Best practices for extension developers
This Best Practices guide is a living document, meant to be improved and revised as the software and our recommendations change. This guide combines best practices our community requested with guidelines that our User Experience (UX), Engineering, and Product teams create. If you have feedback about these recommendations, submit a pull request (PR) to the documentation. Give us your best practices recommendations, tell us about your challenges, and tell us how we can help standardize these guidelines.
The Adobe Commerce and Magento Open Source applications consist of the core product code plus optional components that enhance or replace the core product code. There are over 100 out-of-the-box components in the form of modules, themes, and language packages available.

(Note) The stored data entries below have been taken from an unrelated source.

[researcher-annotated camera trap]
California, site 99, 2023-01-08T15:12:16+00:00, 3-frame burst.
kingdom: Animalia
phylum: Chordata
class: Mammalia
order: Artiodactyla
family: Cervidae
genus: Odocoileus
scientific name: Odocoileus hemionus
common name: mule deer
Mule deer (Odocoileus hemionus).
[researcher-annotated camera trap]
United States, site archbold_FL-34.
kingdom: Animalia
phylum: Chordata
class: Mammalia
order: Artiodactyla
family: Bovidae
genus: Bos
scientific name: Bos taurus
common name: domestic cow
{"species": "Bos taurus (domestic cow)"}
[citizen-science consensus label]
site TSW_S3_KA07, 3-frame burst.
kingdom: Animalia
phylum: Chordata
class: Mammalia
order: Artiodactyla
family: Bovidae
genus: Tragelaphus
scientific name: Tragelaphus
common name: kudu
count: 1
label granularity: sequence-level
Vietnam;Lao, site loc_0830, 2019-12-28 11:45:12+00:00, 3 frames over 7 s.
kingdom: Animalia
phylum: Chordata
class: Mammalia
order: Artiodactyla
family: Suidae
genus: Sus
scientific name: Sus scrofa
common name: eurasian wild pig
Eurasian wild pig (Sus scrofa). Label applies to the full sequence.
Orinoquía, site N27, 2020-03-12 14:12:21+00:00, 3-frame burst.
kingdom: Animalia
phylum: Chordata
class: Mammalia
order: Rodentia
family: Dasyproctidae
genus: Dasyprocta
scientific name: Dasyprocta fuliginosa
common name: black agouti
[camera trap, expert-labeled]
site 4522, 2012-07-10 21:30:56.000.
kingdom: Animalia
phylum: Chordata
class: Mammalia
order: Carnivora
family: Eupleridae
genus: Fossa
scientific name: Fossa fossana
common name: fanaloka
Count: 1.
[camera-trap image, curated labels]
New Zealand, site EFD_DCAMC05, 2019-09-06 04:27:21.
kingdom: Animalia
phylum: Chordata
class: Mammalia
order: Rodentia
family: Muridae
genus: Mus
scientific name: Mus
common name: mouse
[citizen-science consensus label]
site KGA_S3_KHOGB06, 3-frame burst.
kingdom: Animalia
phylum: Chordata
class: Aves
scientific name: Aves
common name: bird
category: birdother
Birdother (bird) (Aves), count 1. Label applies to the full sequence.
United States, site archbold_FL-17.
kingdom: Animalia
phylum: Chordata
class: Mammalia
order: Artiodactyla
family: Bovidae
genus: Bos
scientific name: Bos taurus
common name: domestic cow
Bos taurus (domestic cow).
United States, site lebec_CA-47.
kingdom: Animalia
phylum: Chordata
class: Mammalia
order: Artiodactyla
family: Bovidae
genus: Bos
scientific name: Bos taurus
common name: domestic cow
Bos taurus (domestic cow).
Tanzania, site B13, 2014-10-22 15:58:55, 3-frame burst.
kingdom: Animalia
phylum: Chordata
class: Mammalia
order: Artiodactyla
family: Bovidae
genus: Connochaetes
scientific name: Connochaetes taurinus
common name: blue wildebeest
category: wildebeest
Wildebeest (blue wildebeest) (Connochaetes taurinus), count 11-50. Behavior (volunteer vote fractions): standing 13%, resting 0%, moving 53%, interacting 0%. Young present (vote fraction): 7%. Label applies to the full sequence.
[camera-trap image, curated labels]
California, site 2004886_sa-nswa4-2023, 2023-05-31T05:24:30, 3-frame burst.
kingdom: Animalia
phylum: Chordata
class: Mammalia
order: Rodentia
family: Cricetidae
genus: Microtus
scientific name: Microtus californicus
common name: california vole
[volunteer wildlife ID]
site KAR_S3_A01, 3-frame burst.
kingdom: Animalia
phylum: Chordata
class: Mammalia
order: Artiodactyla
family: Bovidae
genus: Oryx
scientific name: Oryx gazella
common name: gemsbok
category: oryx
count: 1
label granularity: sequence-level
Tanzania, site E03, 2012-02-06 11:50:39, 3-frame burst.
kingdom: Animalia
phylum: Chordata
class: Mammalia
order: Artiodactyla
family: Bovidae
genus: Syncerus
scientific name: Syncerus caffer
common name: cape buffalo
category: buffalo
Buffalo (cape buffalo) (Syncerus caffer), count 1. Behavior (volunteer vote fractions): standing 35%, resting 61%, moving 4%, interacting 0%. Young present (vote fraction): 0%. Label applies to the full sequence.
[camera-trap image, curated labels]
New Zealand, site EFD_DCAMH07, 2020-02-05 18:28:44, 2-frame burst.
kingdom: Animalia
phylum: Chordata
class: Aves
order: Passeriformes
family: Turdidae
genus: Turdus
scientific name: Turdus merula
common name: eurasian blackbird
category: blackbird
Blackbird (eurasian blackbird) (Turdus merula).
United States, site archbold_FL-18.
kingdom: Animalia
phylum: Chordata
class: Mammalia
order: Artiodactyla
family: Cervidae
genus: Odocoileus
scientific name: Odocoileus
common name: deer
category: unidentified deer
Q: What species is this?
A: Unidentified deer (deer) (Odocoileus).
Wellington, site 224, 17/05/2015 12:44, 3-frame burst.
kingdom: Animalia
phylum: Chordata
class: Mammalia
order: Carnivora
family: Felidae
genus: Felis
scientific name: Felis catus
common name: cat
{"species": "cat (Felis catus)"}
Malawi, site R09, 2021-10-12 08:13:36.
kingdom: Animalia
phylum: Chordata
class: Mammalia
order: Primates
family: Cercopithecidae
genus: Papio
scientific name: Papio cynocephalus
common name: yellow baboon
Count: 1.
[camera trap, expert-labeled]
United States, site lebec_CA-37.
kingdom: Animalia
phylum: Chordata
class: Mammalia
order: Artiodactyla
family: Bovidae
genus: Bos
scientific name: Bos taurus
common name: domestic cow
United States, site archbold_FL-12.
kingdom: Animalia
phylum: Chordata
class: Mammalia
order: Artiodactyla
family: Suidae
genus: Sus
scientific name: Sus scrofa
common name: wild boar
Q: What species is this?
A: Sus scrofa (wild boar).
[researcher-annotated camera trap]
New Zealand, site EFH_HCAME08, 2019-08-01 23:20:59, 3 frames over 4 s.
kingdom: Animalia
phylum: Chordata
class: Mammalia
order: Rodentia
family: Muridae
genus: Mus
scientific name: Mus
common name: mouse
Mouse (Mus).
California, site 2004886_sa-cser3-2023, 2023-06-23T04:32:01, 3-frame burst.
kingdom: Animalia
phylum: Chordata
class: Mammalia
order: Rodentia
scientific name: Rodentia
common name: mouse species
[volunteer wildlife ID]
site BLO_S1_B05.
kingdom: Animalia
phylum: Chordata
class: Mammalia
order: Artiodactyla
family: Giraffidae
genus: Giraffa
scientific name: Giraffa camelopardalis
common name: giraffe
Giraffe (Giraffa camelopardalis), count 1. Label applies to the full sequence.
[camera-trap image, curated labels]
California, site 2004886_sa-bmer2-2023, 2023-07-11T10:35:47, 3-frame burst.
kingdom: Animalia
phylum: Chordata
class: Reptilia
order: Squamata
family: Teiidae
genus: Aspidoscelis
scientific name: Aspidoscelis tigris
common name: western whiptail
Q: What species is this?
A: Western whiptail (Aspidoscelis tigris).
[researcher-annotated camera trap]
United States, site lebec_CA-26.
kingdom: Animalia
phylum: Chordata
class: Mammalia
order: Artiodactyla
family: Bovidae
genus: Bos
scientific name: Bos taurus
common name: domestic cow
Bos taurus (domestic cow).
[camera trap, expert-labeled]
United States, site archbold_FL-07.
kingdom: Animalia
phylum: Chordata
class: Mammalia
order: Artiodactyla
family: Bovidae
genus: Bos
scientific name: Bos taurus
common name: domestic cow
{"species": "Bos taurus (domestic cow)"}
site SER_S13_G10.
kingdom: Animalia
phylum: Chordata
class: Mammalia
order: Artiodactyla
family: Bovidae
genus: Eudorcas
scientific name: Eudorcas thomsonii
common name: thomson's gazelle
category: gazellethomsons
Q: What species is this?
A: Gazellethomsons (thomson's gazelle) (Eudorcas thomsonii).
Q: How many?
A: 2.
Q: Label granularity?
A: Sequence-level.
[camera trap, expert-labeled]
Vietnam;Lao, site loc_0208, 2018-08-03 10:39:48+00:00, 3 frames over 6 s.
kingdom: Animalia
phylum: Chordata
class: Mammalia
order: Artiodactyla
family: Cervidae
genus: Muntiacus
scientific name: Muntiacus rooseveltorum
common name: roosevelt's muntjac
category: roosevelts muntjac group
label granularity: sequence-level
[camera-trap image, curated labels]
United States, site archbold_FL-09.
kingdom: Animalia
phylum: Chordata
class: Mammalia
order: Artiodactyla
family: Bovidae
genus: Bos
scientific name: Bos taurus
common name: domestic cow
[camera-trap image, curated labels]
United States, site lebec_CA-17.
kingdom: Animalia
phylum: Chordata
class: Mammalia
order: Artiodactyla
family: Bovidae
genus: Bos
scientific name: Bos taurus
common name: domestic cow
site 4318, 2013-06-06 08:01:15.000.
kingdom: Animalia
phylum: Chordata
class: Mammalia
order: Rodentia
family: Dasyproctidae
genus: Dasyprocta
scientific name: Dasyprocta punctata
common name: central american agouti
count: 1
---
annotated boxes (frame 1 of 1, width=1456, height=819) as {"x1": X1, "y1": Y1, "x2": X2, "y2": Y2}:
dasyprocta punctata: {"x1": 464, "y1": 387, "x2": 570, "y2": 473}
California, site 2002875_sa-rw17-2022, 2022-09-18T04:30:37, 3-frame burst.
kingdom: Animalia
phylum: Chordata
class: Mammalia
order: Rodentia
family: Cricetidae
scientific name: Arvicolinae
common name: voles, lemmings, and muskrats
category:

The Adobe Commerce and Magento Open Source architecture allows for enhancements by letting you develop your own component. Keep in mind that in addition to the core modules, your extension will be running alongside components from other developers. For this reason, it is important that your component behaves correctly in the application's modular environment.
The table below is data from a recent poll that shows the distribution of the amount of extensions installed on an Adobe Commerce or Magento Open Source instance for each edition. So for example, 32% of merchants on EE have over 50 different extensions installed!
Edition | 1-9 extensions | 10-30 extensions | 31-50 extensions | 50+ extensions |
---|---|---|---|---|
Community | 10% | 53% | 26% | 11% |
Enterprise | 9% | 32% | 27% | 32% |
This guide provides best practices, guidelines, and tips for creating extensions. We encourage you to follow our best practices when developing code for your Adobe Commerce and Magento Open Source components.